- Music
- 26 Aug 03
“Anything you do, I did before/I did it all before you, and so much more,” drawls Holly Golightly (her real name), and she’s not wrong: she befriended art-punk maverick Billy Childish as a teenager, co-founded cult garage band Thee Headcoatees (a ‘splinter group’ of Childish’s Thee Headcoats) and has released ten solo albums and at least as many singles since 1995. Latterly, it’s her twanging caterwaul you hear playfighting with Jack and Meg on the Stripes’ ‘It’s True That We Love One Another’.

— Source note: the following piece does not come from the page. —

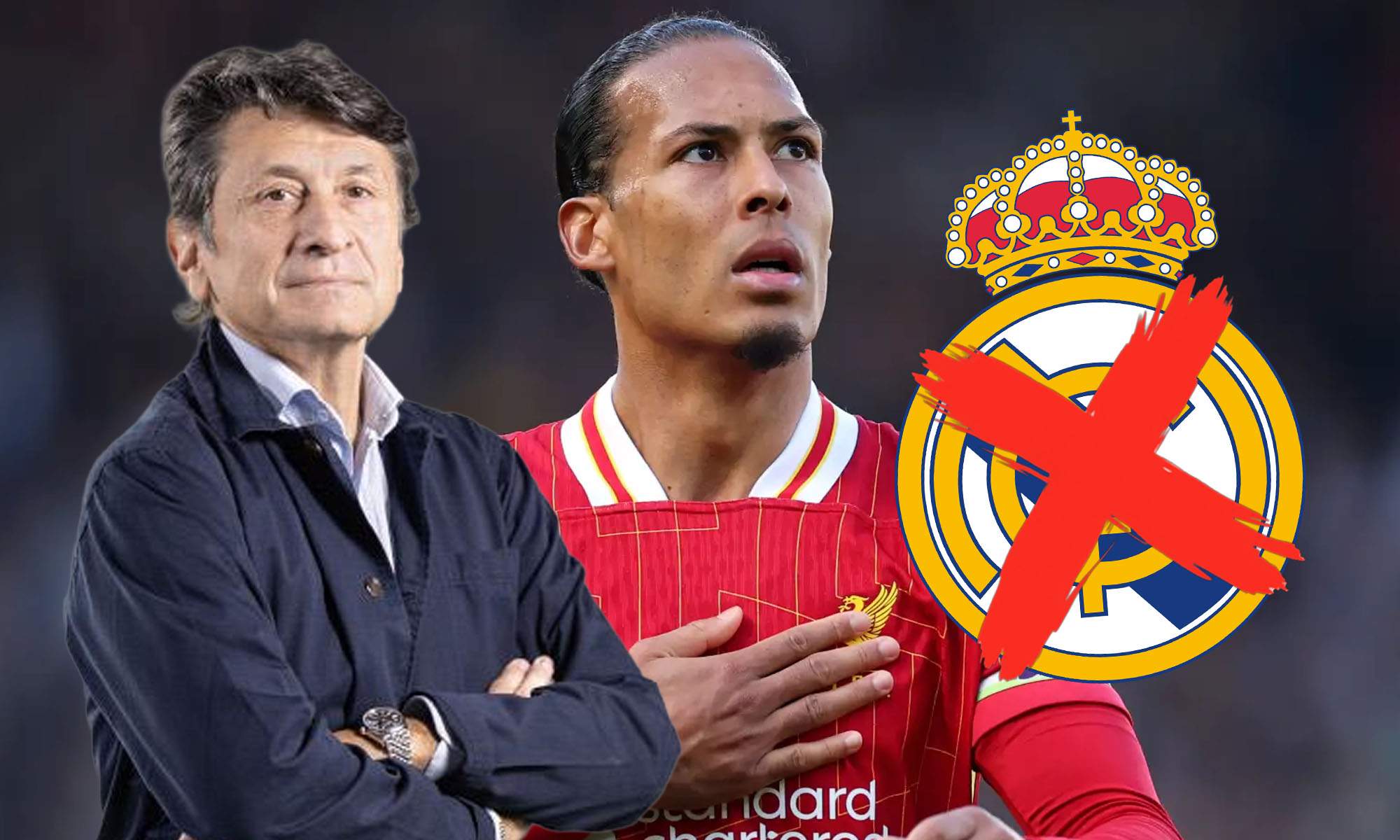 Jose Felix con Van Dijk y escudo Real Madrid tachado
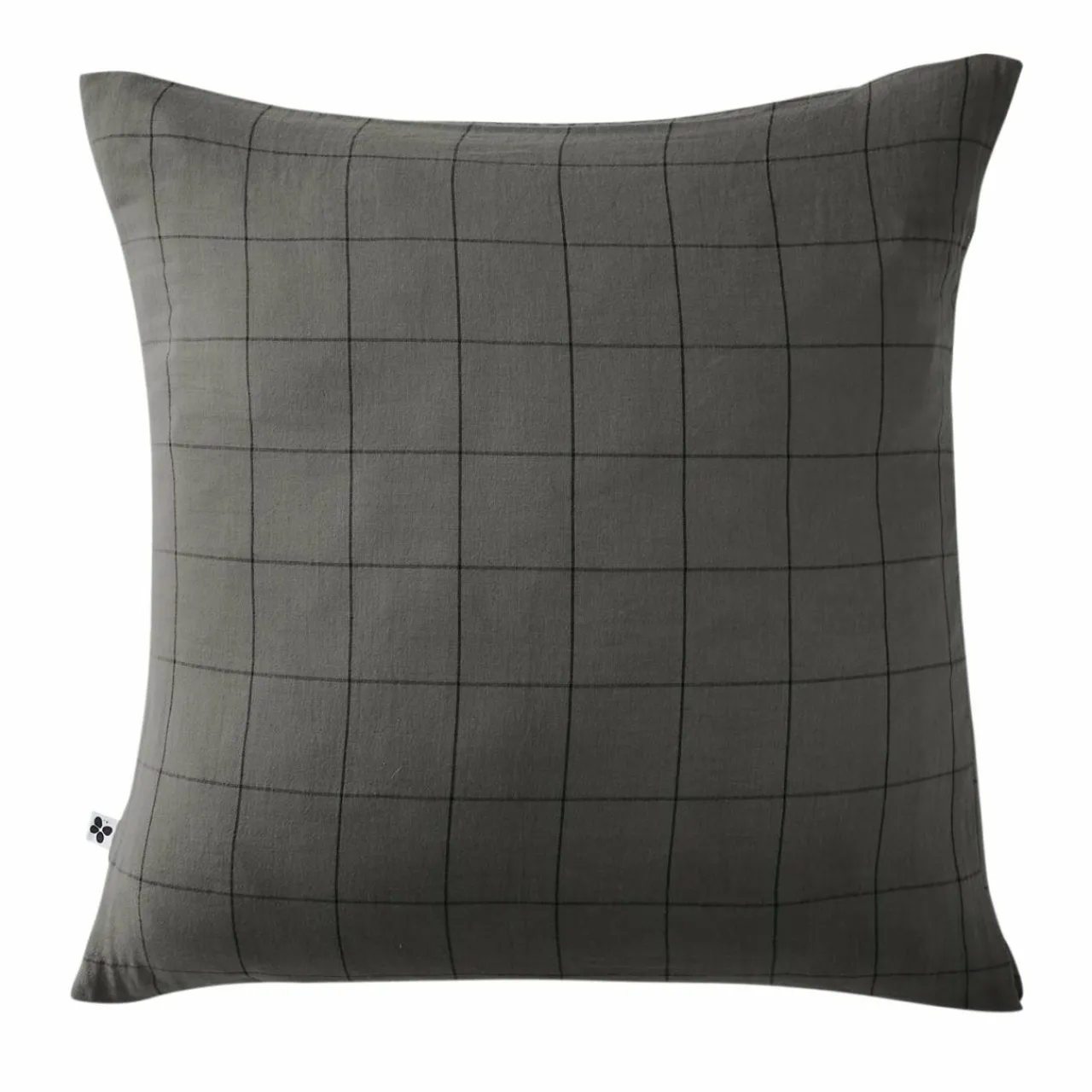 Taie D'Oreiller, Traversin|EMINZA Taie d'oreiller carrée gaze de coton (60 x 60 cm) Gaïa Match Gris granit Gris foncé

Her first post-Stripes long-player proves she’s more than just another ten-a-penny Friend Of Jack White’s, however. Fusing old-style Memphis country pop, British Invasion skiffle and Brill Building girl-group pop perfection, and possessed of that odd quality of flirting innocence with a dark undertow that all the best ’60s girl groups had, this is what Owen Bradley demoing The Shangri-La’s on the cheap, with Ray and Dave Davies heading up the backing band, might have
sounded like.
But the secret weapon is Holly’s voice, a dry, unadorned shout that recalls flinty, take-no-shit old-country divas Loretta Lynn and Kitty Wells – and wisely, it’s recorded as such, with plenty of that metallic, over-the-top, early-’60s reverb, on what sounds like a 50-year-old mic. It does the stroll through the sidling Patsy Cline torch-and-twang of ‘Walk A Mile (In My Shoes)’; it ensures that the hormonal, jerking punch and thigh-slapping tambourine come-on of obscure Kinks cover ‘Time Will Tell’ are utterly her own; and it drapes itself across the drowsing upright-bass-and-cardboard-guitar front-porch laze of Charles Brown cover ‘Black Night’ like a straggly vagabond cat stretching in the sun.
Best of all is ‘One Neck’, a toppy, sizzling, chiffon-and-death-letters Shangri La’s-style slow-boiler taken at funeral-procession speed, involving a man what done her wrong and his new flame. “If they only had one neck/ I’d tie my rope around it,” she rasps over a tangle of barbed Velvets guitars and the faraway moan of girl-group keening. Truly, Holly Golightly has arrived – even if she’s really been there all along.